Gestur terdakwa mantan Direktur Utama PT PLN Sofyan Basir saat mengikuti sidang perdana kasus dugaan suap pembangunan PLTU Riau-1 di Pengadilan Tipikor, Jakarta, Senin, 24 Juni 2019. Dalam kasus tersebut, Sofyan didakwa telah membantu transaksi berupa pemberian uang suap Rp 4,7 miliar kepada Wakil Ketua Komisi VII DPR, Eni Maulani Saragih dan mantan Sekretaris Jenderal Partai Golkar, Idrus Marham. TEMPO/Imam Sukamto
TEMPO.CO, Jakarta-Komisi Pemberantasan Korupsi menyebutkan peran mantan Direktur Perencaan Korporat PT Perusahaan Listrik Negara Nicke Widayawati dalam rasuah proyek PLTU Riau-1 yang menjerat Sofyan Basir menjadi terdakwa. Menurut KPK, Nicke pernah mendapatkan arahan dari bosnya di PLN tersebut menyangkut proyek ini.

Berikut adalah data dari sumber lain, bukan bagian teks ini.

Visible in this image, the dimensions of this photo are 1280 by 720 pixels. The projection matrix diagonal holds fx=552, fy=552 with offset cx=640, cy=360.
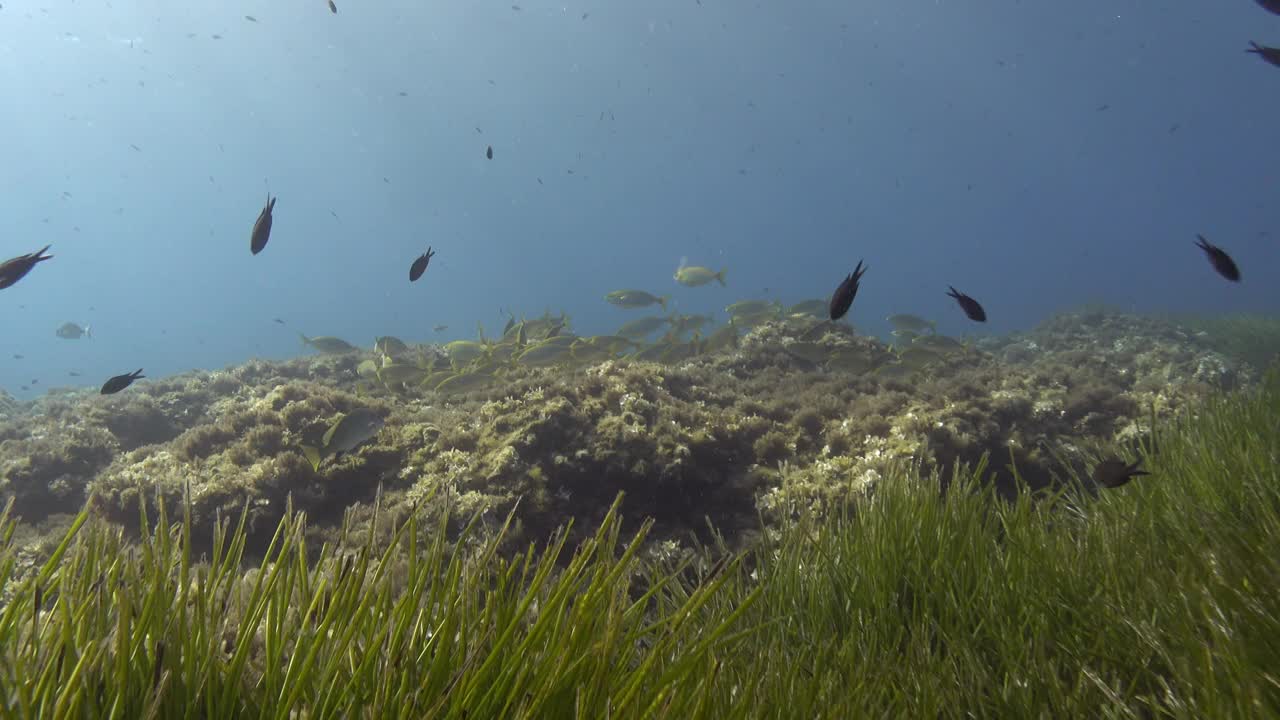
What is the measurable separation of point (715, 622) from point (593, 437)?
3160mm

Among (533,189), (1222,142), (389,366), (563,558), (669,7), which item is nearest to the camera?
(563,558)

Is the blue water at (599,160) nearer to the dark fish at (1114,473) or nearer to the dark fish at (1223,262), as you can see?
the dark fish at (1223,262)

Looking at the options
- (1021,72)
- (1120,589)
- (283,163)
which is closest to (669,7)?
(1021,72)

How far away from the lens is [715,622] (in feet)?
6.95

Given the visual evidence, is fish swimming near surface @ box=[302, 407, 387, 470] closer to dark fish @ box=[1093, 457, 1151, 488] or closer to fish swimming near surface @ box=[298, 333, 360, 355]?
dark fish @ box=[1093, 457, 1151, 488]

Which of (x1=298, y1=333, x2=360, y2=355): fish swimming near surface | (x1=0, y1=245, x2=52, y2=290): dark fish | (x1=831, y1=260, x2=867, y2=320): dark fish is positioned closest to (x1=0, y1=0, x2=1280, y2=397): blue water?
(x1=298, y1=333, x2=360, y2=355): fish swimming near surface

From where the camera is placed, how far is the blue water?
6900 centimetres

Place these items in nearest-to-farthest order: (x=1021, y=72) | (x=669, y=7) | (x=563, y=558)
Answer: (x=563, y=558) < (x=669, y=7) < (x=1021, y=72)

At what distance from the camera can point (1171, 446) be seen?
3.38 metres

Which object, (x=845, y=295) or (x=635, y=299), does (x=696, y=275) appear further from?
(x=845, y=295)

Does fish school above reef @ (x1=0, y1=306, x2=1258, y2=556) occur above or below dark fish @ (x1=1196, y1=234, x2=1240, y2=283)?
below

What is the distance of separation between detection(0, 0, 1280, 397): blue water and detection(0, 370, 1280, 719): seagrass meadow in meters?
24.3

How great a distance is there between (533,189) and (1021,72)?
9795 centimetres

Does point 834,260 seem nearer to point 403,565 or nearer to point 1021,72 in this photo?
point 1021,72
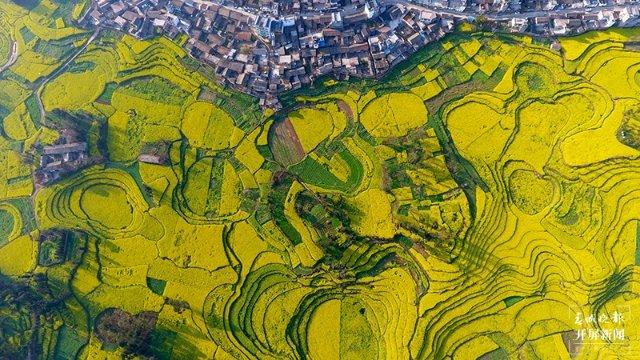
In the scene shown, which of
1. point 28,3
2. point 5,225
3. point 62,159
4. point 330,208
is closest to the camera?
point 330,208

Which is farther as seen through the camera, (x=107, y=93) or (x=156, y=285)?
(x=107, y=93)

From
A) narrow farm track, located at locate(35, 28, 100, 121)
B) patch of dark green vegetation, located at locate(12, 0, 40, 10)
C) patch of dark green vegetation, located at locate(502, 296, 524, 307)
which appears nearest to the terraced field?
narrow farm track, located at locate(35, 28, 100, 121)

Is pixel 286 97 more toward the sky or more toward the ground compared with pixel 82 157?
more toward the sky

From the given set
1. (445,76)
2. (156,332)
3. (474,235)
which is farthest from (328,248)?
(445,76)

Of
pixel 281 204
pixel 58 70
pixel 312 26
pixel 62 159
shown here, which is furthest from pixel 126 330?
pixel 312 26

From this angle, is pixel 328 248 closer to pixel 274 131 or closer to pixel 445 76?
→ pixel 274 131

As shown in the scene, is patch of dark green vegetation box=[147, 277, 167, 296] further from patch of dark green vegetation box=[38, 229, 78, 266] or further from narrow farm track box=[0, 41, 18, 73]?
narrow farm track box=[0, 41, 18, 73]

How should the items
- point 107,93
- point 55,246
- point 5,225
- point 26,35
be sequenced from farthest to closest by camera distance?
point 26,35 → point 107,93 → point 5,225 → point 55,246

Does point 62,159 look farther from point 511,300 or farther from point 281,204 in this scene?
point 511,300

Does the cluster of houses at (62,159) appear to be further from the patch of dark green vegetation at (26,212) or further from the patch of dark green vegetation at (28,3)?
the patch of dark green vegetation at (28,3)
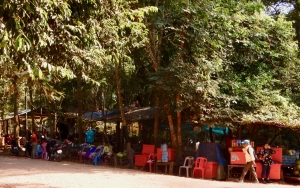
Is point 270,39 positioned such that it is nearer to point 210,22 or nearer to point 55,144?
point 210,22

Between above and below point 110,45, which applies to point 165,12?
above

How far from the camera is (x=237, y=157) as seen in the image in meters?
13.2

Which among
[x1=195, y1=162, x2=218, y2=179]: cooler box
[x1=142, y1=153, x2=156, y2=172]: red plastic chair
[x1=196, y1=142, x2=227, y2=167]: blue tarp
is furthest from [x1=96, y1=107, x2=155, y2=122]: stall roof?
[x1=195, y1=162, x2=218, y2=179]: cooler box

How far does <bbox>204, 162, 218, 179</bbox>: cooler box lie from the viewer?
13398mm

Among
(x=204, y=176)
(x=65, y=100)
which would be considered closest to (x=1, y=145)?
(x=65, y=100)

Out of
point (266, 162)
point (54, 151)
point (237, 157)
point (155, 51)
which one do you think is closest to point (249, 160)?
point (266, 162)

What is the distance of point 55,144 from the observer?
1866cm

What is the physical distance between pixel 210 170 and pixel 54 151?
8.24 meters

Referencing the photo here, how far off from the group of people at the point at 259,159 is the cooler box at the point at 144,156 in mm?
3953

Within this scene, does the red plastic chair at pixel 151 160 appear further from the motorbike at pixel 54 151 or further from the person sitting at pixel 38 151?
the person sitting at pixel 38 151

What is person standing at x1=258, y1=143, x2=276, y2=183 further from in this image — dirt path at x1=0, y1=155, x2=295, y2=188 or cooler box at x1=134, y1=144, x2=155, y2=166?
cooler box at x1=134, y1=144, x2=155, y2=166

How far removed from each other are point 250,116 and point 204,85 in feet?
6.21

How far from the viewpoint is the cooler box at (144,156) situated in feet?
50.7

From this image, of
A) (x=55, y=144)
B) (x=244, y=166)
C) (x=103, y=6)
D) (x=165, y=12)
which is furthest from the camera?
(x=55, y=144)
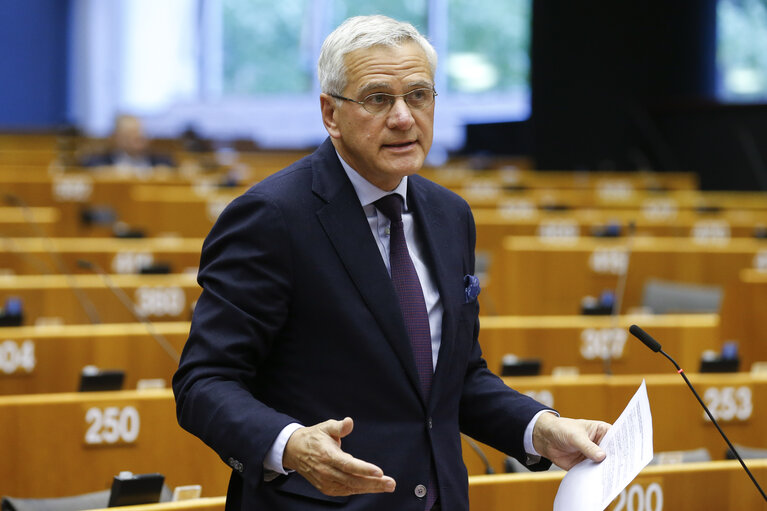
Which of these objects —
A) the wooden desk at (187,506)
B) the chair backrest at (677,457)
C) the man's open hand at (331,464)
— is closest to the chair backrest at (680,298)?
the chair backrest at (677,457)

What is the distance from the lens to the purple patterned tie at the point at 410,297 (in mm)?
1758

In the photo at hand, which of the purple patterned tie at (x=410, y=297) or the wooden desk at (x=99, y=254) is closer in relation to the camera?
the purple patterned tie at (x=410, y=297)

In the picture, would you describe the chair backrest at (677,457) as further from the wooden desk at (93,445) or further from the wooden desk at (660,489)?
the wooden desk at (93,445)

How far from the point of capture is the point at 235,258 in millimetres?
1679

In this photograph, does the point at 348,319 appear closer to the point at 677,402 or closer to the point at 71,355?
the point at 677,402

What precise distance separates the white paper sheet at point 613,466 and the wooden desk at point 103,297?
322cm

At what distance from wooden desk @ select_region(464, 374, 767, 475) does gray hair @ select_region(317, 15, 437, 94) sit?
1.89 m

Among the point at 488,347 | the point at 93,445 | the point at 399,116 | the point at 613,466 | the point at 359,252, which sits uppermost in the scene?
the point at 399,116

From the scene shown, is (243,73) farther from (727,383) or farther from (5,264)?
(727,383)

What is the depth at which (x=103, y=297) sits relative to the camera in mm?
4836

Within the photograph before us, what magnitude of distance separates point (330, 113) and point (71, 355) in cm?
244

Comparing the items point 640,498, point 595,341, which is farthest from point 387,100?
point 595,341

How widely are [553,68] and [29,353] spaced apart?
8665 mm

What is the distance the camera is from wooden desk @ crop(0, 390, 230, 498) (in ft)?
10.2
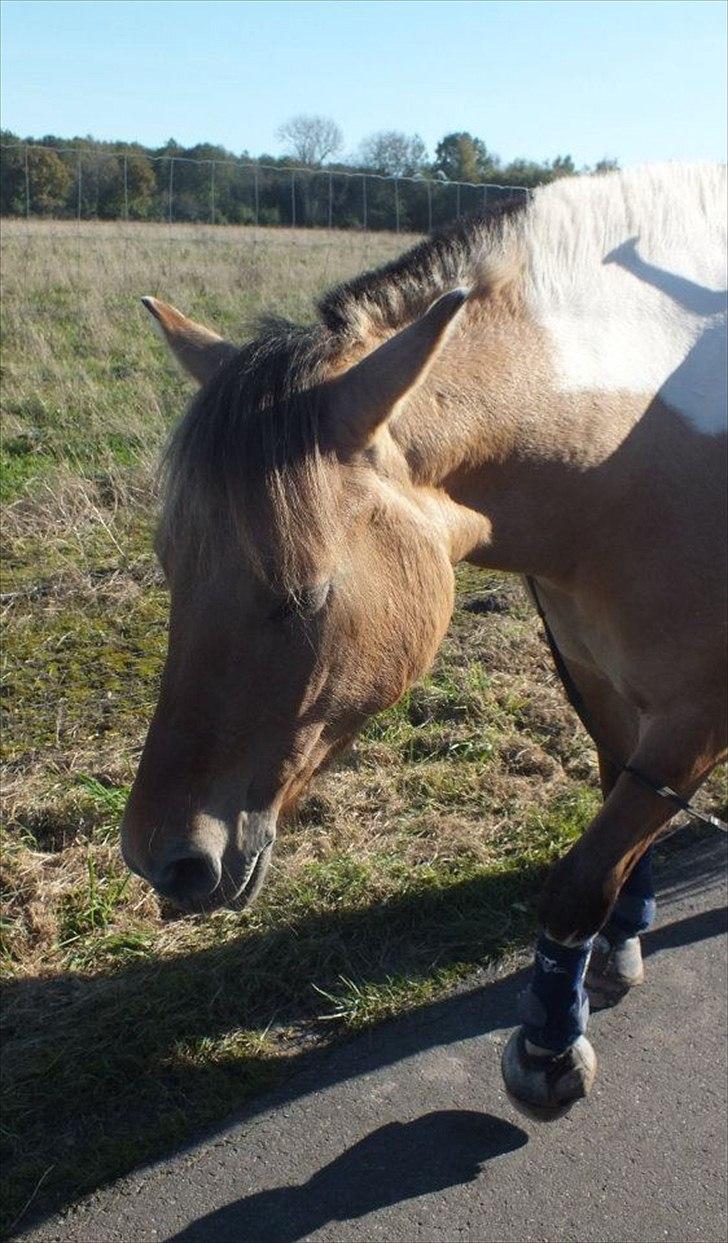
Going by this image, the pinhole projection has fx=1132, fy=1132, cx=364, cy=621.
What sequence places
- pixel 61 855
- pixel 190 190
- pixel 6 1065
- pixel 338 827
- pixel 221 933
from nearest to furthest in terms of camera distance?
pixel 6 1065, pixel 221 933, pixel 61 855, pixel 338 827, pixel 190 190

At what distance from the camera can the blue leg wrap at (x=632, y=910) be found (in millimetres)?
3236

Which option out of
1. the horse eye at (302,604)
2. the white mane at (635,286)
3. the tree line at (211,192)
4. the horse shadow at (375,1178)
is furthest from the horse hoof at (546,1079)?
the tree line at (211,192)

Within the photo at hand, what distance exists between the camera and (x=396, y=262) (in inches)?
98.4

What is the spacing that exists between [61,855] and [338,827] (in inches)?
35.9

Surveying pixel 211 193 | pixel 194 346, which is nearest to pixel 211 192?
pixel 211 193

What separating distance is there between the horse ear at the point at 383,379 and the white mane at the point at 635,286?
1.80 ft

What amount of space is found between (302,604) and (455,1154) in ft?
4.76

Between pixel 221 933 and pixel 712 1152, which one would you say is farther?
pixel 221 933

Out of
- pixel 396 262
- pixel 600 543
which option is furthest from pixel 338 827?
pixel 396 262

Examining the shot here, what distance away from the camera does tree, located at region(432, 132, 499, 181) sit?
2083 cm

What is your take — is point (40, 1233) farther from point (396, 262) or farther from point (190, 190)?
point (190, 190)

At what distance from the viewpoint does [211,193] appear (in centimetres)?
1482

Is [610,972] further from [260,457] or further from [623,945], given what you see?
[260,457]

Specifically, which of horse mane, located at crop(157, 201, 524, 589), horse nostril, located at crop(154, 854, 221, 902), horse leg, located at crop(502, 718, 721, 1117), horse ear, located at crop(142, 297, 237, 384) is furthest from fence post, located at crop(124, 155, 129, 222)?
horse nostril, located at crop(154, 854, 221, 902)
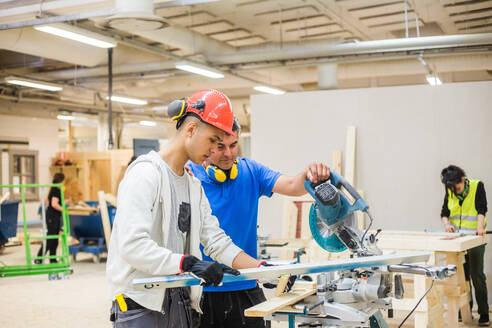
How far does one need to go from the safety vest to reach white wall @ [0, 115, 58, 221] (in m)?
9.51

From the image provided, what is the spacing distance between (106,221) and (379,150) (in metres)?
3.81

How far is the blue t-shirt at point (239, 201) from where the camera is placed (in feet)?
7.70

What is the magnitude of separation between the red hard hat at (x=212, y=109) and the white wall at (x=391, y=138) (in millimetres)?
4599

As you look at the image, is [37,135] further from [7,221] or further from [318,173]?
[318,173]

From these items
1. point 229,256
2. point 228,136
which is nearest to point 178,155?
point 228,136

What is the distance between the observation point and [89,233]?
829 centimetres

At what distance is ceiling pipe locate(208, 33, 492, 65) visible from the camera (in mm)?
6797

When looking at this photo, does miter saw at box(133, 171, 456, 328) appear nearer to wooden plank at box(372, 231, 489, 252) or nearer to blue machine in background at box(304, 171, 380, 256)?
blue machine in background at box(304, 171, 380, 256)

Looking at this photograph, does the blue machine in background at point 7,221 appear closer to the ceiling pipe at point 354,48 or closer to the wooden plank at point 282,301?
the ceiling pipe at point 354,48

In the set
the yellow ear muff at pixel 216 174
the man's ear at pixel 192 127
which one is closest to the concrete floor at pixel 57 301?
the yellow ear muff at pixel 216 174

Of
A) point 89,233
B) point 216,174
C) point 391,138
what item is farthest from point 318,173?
point 89,233

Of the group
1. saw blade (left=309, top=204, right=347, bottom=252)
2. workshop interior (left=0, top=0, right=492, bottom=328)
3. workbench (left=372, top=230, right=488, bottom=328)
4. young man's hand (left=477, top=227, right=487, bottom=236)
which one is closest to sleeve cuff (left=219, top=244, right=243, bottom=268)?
workshop interior (left=0, top=0, right=492, bottom=328)

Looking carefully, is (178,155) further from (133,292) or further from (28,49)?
(28,49)

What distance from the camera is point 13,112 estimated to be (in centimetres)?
1183
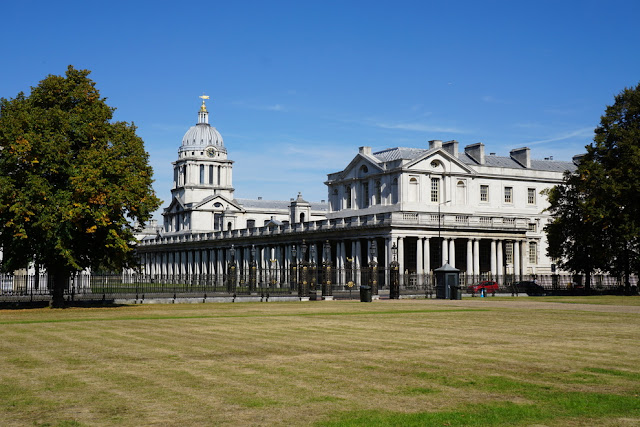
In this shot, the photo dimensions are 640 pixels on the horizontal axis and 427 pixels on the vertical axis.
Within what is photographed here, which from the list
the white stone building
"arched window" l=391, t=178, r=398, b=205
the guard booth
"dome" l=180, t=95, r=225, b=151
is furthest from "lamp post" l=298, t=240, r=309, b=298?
"dome" l=180, t=95, r=225, b=151

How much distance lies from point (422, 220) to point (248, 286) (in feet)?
78.3

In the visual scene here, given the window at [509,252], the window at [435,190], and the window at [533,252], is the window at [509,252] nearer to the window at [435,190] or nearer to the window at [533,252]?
the window at [533,252]

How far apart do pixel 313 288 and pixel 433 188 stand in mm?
37049

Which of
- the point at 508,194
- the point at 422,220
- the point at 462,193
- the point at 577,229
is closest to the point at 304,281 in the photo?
the point at 577,229

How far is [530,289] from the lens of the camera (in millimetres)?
63562

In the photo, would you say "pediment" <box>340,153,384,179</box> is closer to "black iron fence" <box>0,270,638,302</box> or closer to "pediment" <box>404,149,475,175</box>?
"pediment" <box>404,149,475,175</box>

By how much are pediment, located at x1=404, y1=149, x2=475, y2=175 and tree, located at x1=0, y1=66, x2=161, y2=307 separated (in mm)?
48227

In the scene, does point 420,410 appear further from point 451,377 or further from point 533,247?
point 533,247

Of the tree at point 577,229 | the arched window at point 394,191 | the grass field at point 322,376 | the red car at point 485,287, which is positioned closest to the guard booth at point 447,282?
the red car at point 485,287

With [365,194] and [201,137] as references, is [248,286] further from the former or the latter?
[201,137]

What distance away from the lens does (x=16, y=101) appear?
4012 cm

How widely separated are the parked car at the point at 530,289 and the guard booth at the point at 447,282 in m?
11.0

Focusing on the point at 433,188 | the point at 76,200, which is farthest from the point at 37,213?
the point at 433,188

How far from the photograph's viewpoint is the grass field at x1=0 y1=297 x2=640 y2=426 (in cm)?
1018
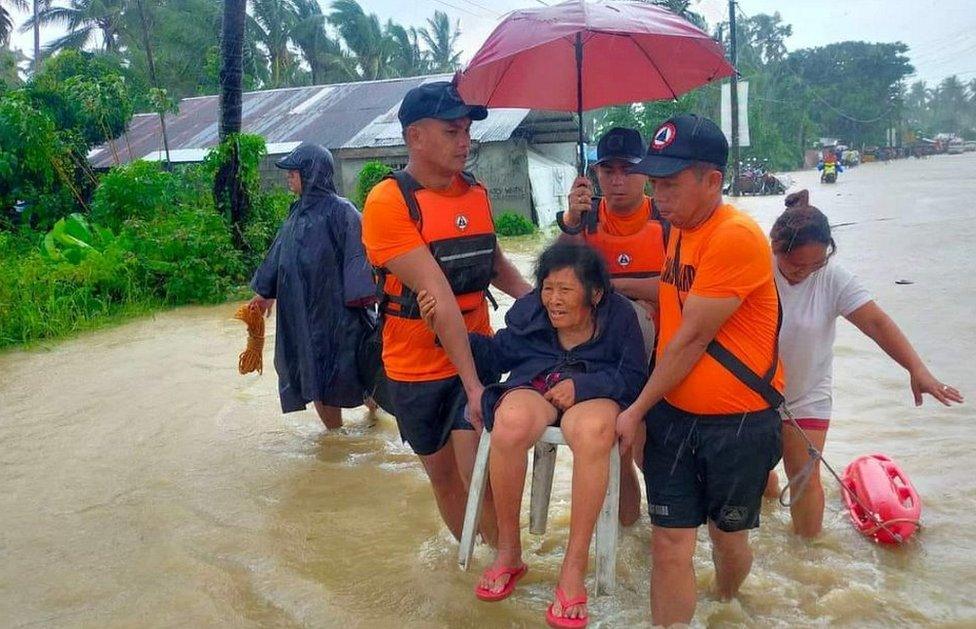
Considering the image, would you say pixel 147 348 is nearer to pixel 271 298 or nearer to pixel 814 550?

Jaksa mengatakan Sofyan meminta perempuan yang kini menjabat Direktur Utama PT Pertamina itu untuk tetap mencantumkan proyek PLTU Riau-1 di dalam Rencana Usaha Pengadaan Tenaga Listrik 2017-2026. Permintaan itu awalnya datang dari Wakil Ketua Komisi Energi Dewan Perwakilan Rakyat Eni Maulani Saragih dan pengusaha Johannes Budisutrisno Kotjo.
"Terdakwa meminta Nicke Widyawati untuk menindaklanjuti permintaan tersebut," kata jaksa KPK, Budhi Sarumpaet, di Pengadilan Tindak Pidana Korupsi Jakarta, Senin, 24 Juni 2019.
Budhi menuturkan permintaan itu disampaikan Sofyan dalam sebuah pertemuan di Hotel Fairmont, Jakarta pada 2017. Sofyan, kata dia, mengajak Nicke dan Direktur Pengadaan Strategis 2 PLN Supangkat Iwan Santoso datang bertemu dengan Eni dan Kotjo di hotel itu.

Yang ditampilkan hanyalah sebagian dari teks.